Conventional Medical Views on IgG and IgA food antibody testing.


We typically hear three main arguments against IgG and IgA food testing from the conventional medical world.


First, they refer to IgG and IgA food issues as being more "sensitivity" than allergy which somewhat downplays their importance. They say IgE responses are true allergies (like the anaphylactic reactions) and are the critical ones to identify. They ARE absolutely critical to identify but the IgG and IgA antibody reactions can be just as critical.


The IgG and IgA food reactions aren't referred to as true "allergies" and are just called sensitivities. This is actually false. The definition of an "allergy" is a damaging immune response by the body to a substance such as pollen, fur, dander, a particular food, dust, or environmental particulate to which it has become hypersensitive. This can include a white blood cell, binding to an antigen (something you're allergic to) and producing an antibody response against it. IgE, IgG and IgA antibodies are ALL produced in this manner. Also by definition the IgG and IgA reactions are considered delayed HYPERSENSITIVITY reactions. So by technical definition, these delayed antibody reactions ARE true allergies, they are just a different type of allergy.


The second argument we hear against these types of tests are they are not "medically validated" test procedures. There are many types of "food tests" out there which I would agree are not medically validated. But IgG and IgA testing is typically done by a procedure referred to as ELISA testing. This stands for Enzyme Linked Immuno-sorbant Assay. This is the exact same procedure that conventional medical labs used to identify celiac/gluten antibodies and also many other pathological antibody tests such as thyroid / adrenal auto-antibodies, viral antibodies and many others. So the argument that an ELISA test isn't medically validated, basically says many of the conventional testing that are done, including celiac testing, aren't medically validated. That argument basically collapses in on itself!


Finally, many suggest that this testing only identifies what you have been eating, and not what you are actually allergic/sensitive to. In other words whatever you have been eating will show up on your test. Many patients express that concern to me before having the test done. When their test results come back they realize this isn't a valid concern. There will be many different foods that they eat on an extremely regular basis, that show negative responses.

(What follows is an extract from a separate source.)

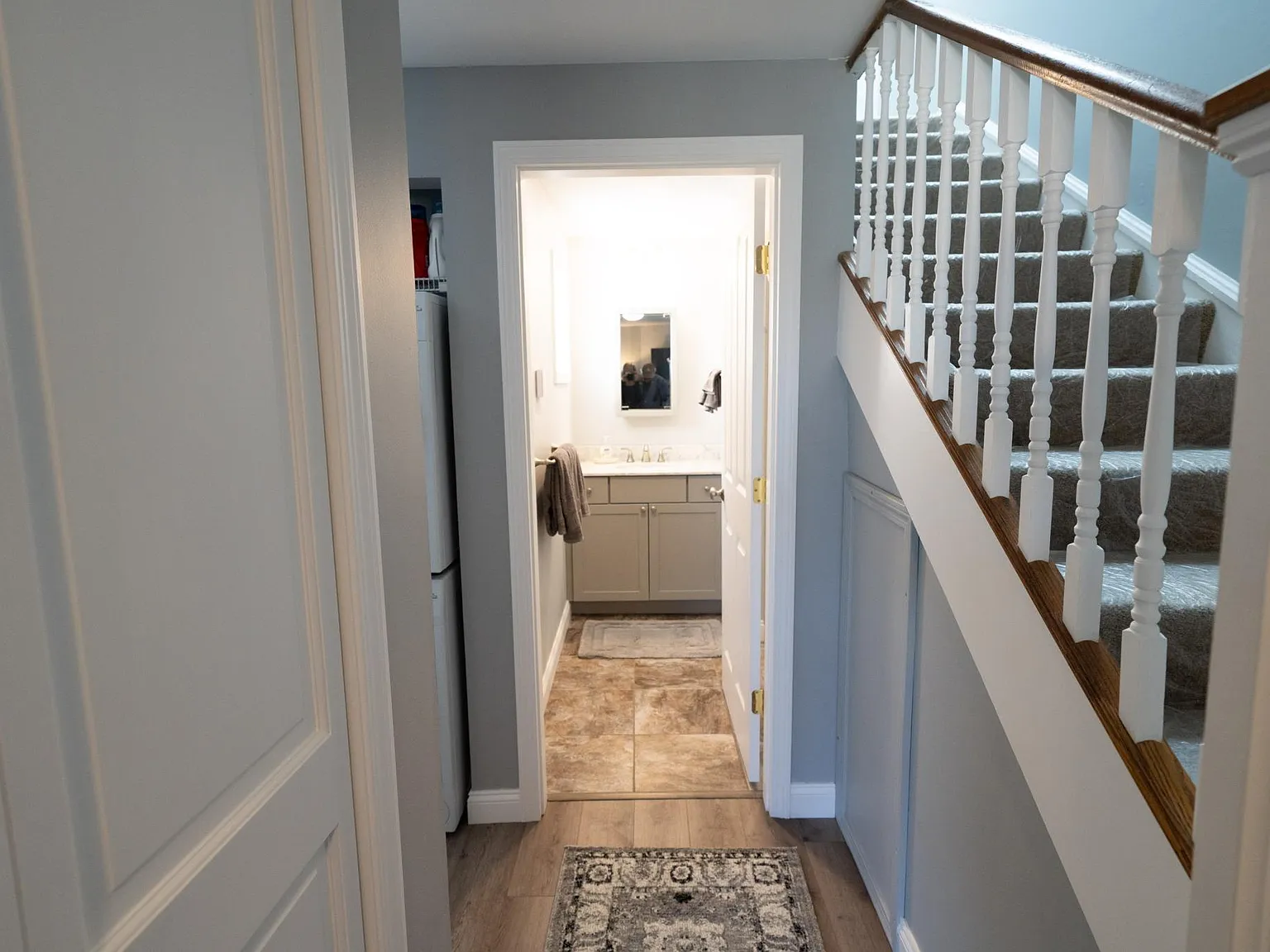 1 bed, 475 sqft, $1,575 — Photo 3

Another way to explain this would be that if their argument was correct, than everyone who eats gluten would produce gluten IgA antibodies. Yet many patients who eat gluten and get tested for celiac disease have negative responses (no IgA to gluten/gliadin) on their tests. According to the argument, this shouldn't be the case.


Another example could be with peanuts and anaphylactic reactions to them. They are associated with an IgE antibody reaction against the peanut. If our systems just produced antibody to whatever we ate as the previous argument suggests, then everyone who eats peanuts should have anaphylactic reactions to them, and this isn't the case. Many people can eat peanuts and not produce antibodies against them. So this can happen with IgG and IgA food allergies as well.

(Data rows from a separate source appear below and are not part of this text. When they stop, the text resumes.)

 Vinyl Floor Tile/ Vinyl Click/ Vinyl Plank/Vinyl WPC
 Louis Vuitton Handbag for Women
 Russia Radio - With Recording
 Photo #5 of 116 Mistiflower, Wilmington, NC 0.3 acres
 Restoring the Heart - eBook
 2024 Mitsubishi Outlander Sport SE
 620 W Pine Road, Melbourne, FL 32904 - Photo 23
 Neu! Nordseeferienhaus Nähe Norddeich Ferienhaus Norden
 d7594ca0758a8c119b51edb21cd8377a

To summarize, conventional medical testing focuses on acute hypersensitivity reactions (IgE) to foods when they do "food allergy testing" but aside from celiac disease, they don't have testing for any other type of delayed hypersensitivity reactions to any other foods, and therefore they suggest these allergies don't exist. They do. Please refer to the second article on this blog to see many examples of these types of allergy profiles.


Also they say the IgG and IgA allergies are only sensitivities and do not play significant roles in people health compared to acute IgE allergy responses. To their point, IgE allergies can be acute and dangerous and should be identified. But the delayed IgG and IgA allergies can be just as impactful on your health. They just impact it in a delayed/hidden and long term chronic inflammatory sort of way.